# Stingray pics-Marble Motoro



## striker (Apr 22, 2010)

A few shots of him. The pattern on him is getting more defined as he grows
hes eating alot of massivore and shrimp pellets.


----------



## beN (Apr 21, 2010)

nice motoro bobby! i want to see a full tank shot..you got some beauty NTT's I see there..


----------



## hondas3000 (Apr 22, 2010)

the spot is there but the black pattern is wash out. Is it like that when you got him? I think you need to change it to white bottom so it can brighten up.


----------



## m_class2g (Apr 21, 2010)

nice looking ray. this is the guy eating all that massivore pellets!?


----------



## striker (Apr 22, 2010)

Ya the Marbling on him was always very light when I got him from charles. Im looking to add a flower ray to the tank soon.


----------



## stingraylord (Jun 18, 2010)

Chain link pattern on the edge too!


----------



## striker (Apr 22, 2010)

Ya thanks for pointing out its flaws... This is the first ray I ever bought and knowing more about them now, I might not have got him. but no regrets its healthy and a very cool fish to watch. I got plenty of time and money to go through more rays
cheers


----------



## stingraylord (Jun 18, 2010)

striker said:


> Ya thanks for pointing out its flaws... This is the first ray I ever bought and knowing more about them now, I might not have got him. but no regrets its healthy and a very cool fish to watch. I got plenty of time and money to go through more rays
> cheers


Chain link is a good thing!! Motoro rays are worth more if they have the chain link pattern. I just recently paid $800/pr for 10" chain link marble motoros.


----------



## hondas3000 (Apr 22, 2010)

stingraylord said:


> Chain link is a good thing!! Motoro rays are worth more if they have the chain link pattern. I just recently paid $800/pr for 10" chain link marble motoros.

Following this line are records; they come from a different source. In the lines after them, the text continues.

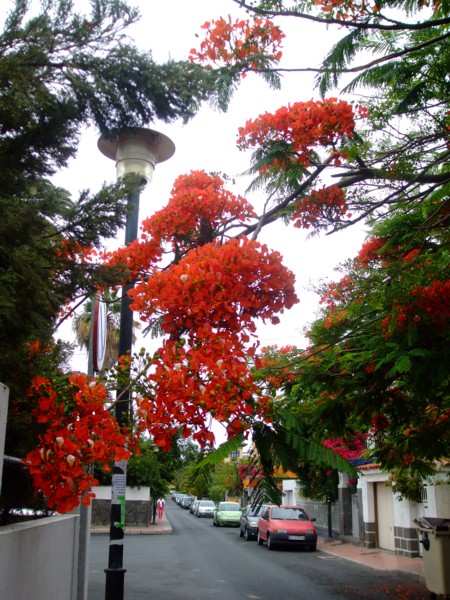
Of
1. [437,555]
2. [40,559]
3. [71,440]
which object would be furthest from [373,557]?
[71,440]

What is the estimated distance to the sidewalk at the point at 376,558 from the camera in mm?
13227

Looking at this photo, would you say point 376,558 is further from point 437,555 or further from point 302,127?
point 302,127

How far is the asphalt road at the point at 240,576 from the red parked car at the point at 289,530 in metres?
0.57

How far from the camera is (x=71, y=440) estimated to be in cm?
309

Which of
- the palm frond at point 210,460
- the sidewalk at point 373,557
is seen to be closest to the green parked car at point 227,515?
the sidewalk at point 373,557

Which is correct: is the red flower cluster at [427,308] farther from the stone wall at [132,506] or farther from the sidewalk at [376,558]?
the stone wall at [132,506]

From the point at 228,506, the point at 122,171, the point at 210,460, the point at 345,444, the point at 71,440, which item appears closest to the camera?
the point at 210,460

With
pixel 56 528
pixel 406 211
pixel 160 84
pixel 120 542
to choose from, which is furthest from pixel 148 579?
pixel 160 84

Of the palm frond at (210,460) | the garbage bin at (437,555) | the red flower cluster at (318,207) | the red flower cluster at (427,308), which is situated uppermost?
the red flower cluster at (318,207)

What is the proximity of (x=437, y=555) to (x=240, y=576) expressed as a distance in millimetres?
4606

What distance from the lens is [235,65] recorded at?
5.03 metres

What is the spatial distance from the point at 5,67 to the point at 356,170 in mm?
4092

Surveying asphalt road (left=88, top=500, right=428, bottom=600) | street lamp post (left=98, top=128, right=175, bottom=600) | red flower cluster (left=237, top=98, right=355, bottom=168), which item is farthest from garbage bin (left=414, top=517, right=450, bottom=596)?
red flower cluster (left=237, top=98, right=355, bottom=168)

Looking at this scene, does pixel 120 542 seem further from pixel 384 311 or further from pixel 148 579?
pixel 148 579
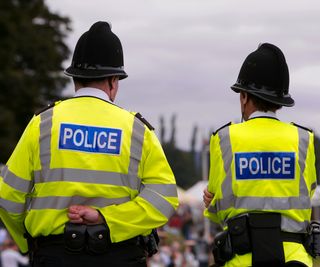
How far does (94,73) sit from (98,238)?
1025 millimetres

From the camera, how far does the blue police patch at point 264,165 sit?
6648 mm

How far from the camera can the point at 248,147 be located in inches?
264

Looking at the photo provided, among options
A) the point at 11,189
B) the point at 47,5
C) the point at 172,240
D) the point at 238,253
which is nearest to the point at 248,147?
the point at 238,253

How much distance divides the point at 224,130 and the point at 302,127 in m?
0.53

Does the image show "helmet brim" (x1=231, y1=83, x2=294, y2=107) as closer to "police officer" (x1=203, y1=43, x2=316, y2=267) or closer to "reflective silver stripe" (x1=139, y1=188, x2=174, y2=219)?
"police officer" (x1=203, y1=43, x2=316, y2=267)

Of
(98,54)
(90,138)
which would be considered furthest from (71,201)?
(98,54)

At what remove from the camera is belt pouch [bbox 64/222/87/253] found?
20.2 ft

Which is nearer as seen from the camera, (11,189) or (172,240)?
(11,189)

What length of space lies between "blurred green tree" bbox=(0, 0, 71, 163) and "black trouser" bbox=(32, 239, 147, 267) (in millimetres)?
36691

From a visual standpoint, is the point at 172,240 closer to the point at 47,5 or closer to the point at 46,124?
the point at 47,5

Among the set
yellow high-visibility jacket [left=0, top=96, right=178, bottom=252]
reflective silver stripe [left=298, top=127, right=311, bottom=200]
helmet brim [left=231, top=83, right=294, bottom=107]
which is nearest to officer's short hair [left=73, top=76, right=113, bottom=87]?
yellow high-visibility jacket [left=0, top=96, right=178, bottom=252]

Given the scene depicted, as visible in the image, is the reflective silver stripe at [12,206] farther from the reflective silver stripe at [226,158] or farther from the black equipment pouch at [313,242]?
the black equipment pouch at [313,242]

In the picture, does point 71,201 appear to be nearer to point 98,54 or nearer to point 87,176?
point 87,176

wow I don't think there will be that price around here in BC. It is going for much less.

FLower are nice. I still have it on my wanted list as well.


----------



## target (Apr 21, 2010)

I think he looks pretty sweet. Thanks for sharing


----------



## MGoodfellow (Jul 29, 2010)

Wow what a beaut


----------



## stingraylord (Jun 18, 2010)

hondas3000 said:


> wow I don't think there will be that price around here in BC. It is going for much less.
> 
> FLower are nice. I still have it on my wanted list as well.


I bought them through a local fish store and are CB. I didn't have to worry about what to feed them as they are eating everything including pellets and the male was already at breeding size in clasper department. I consider it money well spent since WC ones are a pain in every way possible.


----------